Steganography conceals the existence of the message, not just the contents.
if David Miranda gets stopped at Heathrow and:
On the following morning, the gener·al requested permission to return the emperor's visit, by waiting on him in his palace.
A pitched battle follow·ed.
But the pride of Iztapalapan, on which its lord had freely l·avished his care and his revenues, was its celebrated gardens.
...
is in his twitter account, it's in no way plausible that they're just innocuous tweets, and he can be compelled to reveal the secret.
A true steganographic message would have looked indistiguishable from any other tweet that he would have made normally. this is a cute system, but it's not steganography.
So if Miranda doesn't usually tweet about the history of Mexico, he can pick other texts (written by him or others) which would sound more plausible as something he might normally tweet.
Having said that, the middle dot is not as unobtrusive as I would like, so perhaps it's better to rethink that part of the system, using some of the other suggestions in this thread.

--- Raw data ---
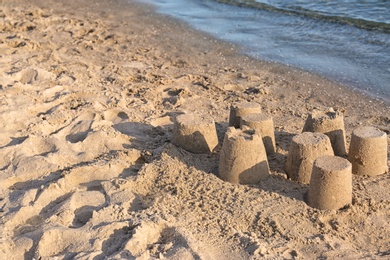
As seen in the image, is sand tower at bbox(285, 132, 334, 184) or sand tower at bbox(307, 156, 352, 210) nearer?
sand tower at bbox(307, 156, 352, 210)

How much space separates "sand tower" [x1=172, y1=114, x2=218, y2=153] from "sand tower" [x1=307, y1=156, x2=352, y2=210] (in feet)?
3.54

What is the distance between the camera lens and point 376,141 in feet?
13.3

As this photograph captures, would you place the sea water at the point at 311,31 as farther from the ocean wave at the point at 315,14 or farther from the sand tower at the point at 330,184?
→ the sand tower at the point at 330,184

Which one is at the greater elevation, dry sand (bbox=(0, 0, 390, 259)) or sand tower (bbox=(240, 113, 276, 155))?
sand tower (bbox=(240, 113, 276, 155))

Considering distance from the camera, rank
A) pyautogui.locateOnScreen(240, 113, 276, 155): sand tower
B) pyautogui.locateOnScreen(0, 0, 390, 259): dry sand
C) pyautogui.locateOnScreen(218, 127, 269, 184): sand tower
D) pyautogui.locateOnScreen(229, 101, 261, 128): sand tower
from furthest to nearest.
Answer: pyautogui.locateOnScreen(229, 101, 261, 128): sand tower < pyautogui.locateOnScreen(240, 113, 276, 155): sand tower < pyautogui.locateOnScreen(218, 127, 269, 184): sand tower < pyautogui.locateOnScreen(0, 0, 390, 259): dry sand

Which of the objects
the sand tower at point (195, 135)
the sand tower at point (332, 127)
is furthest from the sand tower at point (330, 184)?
the sand tower at point (195, 135)

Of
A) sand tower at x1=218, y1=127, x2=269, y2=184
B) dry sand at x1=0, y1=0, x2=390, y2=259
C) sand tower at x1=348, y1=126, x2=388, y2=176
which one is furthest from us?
sand tower at x1=348, y1=126, x2=388, y2=176

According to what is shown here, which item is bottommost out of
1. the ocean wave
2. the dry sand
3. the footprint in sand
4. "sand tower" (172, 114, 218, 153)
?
the footprint in sand

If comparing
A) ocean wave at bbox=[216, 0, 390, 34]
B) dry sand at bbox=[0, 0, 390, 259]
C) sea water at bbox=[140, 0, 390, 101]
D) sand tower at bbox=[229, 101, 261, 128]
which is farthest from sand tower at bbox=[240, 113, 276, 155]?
ocean wave at bbox=[216, 0, 390, 34]

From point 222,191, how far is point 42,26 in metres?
6.94

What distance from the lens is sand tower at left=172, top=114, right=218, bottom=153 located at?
14.5 ft

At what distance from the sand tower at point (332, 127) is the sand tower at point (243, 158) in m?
0.63

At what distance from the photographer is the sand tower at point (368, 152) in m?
4.07

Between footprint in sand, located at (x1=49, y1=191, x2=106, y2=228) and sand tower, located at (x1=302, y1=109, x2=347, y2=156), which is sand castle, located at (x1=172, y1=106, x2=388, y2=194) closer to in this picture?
sand tower, located at (x1=302, y1=109, x2=347, y2=156)
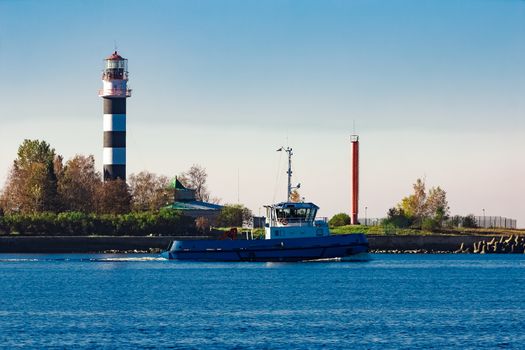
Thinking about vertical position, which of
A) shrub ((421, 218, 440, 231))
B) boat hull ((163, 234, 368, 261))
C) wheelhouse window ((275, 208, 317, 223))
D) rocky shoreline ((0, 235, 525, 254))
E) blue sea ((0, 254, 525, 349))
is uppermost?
shrub ((421, 218, 440, 231))

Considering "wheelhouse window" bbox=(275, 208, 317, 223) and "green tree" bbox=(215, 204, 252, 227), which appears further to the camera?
"green tree" bbox=(215, 204, 252, 227)

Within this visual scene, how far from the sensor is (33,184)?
170m

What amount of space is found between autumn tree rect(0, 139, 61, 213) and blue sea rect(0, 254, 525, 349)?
46.6 metres

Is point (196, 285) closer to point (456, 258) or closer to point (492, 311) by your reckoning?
point (492, 311)

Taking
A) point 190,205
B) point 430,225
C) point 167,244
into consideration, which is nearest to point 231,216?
point 190,205

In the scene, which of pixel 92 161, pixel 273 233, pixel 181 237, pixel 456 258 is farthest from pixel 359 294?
pixel 92 161

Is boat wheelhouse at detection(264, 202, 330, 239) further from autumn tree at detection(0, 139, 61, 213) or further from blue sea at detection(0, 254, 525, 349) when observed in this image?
autumn tree at detection(0, 139, 61, 213)

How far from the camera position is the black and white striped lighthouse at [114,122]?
511 feet

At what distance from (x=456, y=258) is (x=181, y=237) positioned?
31.4m

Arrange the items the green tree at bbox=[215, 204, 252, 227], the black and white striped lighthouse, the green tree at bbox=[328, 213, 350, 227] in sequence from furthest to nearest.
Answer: the green tree at bbox=[215, 204, 252, 227] < the green tree at bbox=[328, 213, 350, 227] < the black and white striped lighthouse

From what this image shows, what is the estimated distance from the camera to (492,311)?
249 ft

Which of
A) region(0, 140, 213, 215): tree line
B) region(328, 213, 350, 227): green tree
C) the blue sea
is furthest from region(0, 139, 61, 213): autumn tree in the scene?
the blue sea

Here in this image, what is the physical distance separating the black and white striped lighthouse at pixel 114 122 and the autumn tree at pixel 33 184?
11320 mm

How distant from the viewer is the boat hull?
11756 centimetres
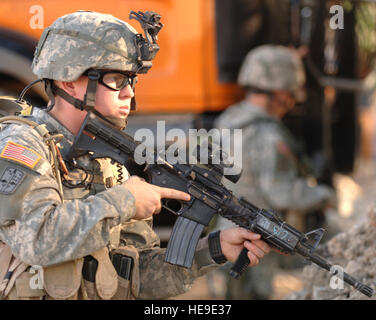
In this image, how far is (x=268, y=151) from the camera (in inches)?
184

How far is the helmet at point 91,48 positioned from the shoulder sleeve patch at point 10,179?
0.38 m

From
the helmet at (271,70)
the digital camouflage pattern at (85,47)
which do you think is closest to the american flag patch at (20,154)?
the digital camouflage pattern at (85,47)

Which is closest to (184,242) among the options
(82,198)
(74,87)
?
(82,198)

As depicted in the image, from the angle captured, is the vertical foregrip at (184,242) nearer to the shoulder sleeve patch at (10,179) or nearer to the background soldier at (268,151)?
the shoulder sleeve patch at (10,179)

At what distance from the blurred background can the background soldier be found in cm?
17

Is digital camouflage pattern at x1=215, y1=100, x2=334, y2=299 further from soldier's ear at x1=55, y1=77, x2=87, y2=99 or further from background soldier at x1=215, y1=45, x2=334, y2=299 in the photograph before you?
soldier's ear at x1=55, y1=77, x2=87, y2=99

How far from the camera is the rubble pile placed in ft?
9.91

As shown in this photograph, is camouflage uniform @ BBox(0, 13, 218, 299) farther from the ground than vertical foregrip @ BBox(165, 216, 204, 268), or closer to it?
farther from the ground

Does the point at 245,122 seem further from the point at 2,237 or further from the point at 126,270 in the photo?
the point at 2,237

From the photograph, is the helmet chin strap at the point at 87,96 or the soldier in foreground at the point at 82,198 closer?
the soldier in foreground at the point at 82,198

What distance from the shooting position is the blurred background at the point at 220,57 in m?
4.74

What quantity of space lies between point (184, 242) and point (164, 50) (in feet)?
8.16

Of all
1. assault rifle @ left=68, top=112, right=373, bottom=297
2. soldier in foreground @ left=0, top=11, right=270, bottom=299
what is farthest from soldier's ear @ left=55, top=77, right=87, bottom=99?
assault rifle @ left=68, top=112, right=373, bottom=297

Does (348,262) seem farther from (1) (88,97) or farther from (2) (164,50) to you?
(2) (164,50)
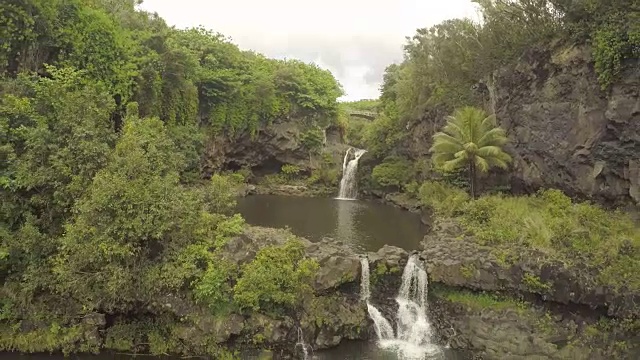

--- Problems ---
1. Transcribe the part of the steganography thread between "Steganography conceals the" and "might normally tweet.", inclusive.
2. Answer these questions from the steganography thread:
(a) Beyond the contents, what does steganography conceal?
(b) What was the pride of Iztapalapan?
(c) Which mark does the last comment call not as unobtrusive as the writer would like?
3. According to the steganography thread, why is the system described not true steganography?

--- Answers below ---
1.
Steganography conceals the existence of the message, not just the contents.
if David Miranda gets stopped at Heathrow and:
On the following morning, the gener·al requested permission to return the emperor's visit, by waiting on him in his palace.
A pitched battle follow·ed.
But the pride of Iztapalapan, on which its lord had freely l·avished his care and his revenues, was its celebrated gardens.
...
is in his twitter account, it's in no way plausible that they're just innocuous tweets, and he can be compelled to reveal the secret.
A true steganographic message would have looked indistiguishable from any other tweet that he would have made normally. this is a cute system, but it's not steganography.
So if Miranda doesn't usually tweet about the history of Mexico, he can pick other texts (written by him or others) which would sound more plausible as something he might normally tweet.

2.
(a) The existence of the message.
(b) Its celebrated gardens.
(c) The middle dot.

3. A true steganographic message would look no different from any other tweet Miranda would normally make. With this system, the tweets can't plausibly pass as innocuous, so he can be compelled to reveal the secret.